▸ **What you should do**:
Please give the entries as a numbered list, from the start through the line containing "858 millimetres", leaving out any blank lines.

▸ **Listed records**:

· · · · · · ·

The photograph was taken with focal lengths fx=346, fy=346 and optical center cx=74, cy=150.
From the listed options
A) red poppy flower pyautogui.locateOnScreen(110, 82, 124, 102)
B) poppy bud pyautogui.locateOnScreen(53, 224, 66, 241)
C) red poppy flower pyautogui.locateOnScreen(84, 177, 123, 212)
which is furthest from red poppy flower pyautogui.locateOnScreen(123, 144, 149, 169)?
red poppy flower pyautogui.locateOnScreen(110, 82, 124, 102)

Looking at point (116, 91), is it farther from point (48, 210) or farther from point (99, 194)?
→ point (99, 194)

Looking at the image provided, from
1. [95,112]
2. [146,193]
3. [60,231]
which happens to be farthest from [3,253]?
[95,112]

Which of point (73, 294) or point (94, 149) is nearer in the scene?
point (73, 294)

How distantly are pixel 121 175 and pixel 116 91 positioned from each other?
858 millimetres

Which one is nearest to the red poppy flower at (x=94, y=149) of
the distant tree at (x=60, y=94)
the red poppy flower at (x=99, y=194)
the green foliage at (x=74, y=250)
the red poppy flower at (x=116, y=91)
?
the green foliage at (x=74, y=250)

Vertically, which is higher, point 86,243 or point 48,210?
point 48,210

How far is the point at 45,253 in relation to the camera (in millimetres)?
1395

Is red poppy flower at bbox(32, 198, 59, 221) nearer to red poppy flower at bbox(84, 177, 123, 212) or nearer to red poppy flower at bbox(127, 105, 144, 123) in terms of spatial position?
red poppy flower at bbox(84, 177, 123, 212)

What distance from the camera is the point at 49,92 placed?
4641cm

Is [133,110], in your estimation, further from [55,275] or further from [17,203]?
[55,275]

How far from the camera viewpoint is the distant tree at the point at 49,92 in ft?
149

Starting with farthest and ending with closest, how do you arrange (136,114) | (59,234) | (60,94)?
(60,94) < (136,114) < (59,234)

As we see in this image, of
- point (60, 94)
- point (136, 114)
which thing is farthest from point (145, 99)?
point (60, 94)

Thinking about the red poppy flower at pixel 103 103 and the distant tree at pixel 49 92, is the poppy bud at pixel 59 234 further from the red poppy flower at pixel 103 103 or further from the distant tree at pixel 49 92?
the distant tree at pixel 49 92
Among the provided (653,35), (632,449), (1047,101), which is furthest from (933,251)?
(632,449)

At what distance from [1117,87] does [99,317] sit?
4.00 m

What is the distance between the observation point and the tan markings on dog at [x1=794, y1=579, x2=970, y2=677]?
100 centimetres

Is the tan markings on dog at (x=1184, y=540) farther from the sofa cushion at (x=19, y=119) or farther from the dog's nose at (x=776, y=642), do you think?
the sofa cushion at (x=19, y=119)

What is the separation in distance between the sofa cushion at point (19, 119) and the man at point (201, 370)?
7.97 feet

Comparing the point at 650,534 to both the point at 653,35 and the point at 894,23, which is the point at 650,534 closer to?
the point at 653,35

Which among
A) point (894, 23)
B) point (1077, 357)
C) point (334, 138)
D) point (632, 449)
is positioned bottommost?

· · · · · · ·

▸ **Reply**:
1. The photograph was taken with focal lengths fx=346, fy=346 and optical center cx=74, cy=150.
2. From the listed options
3. A) red poppy flower pyautogui.locateOnScreen(110, 82, 124, 102)
4. B) poppy bud pyautogui.locateOnScreen(53, 224, 66, 241)
5. C) red poppy flower pyautogui.locateOnScreen(84, 177, 123, 212)
6. which is furthest from red poppy flower pyautogui.locateOnScreen(123, 144, 149, 169)?
7. red poppy flower pyautogui.locateOnScreen(110, 82, 124, 102)
8. Looking at point (116, 91), is it farther from point (48, 210) or farther from point (99, 194)?
9. → point (99, 194)
10. Looking at the image provided, from
11. 1. [95,112]
12. 2. [146,193]
13. 3. [60,231]
14. which happens to be farthest from [3,253]?
15. [95,112]
16. Which of point (73, 294) or point (94, 149) is nearer in the scene?
17. point (73, 294)
18. How distantly are pixel 121 175 and pixel 116 91 positioned from each other?
19. 858 millimetres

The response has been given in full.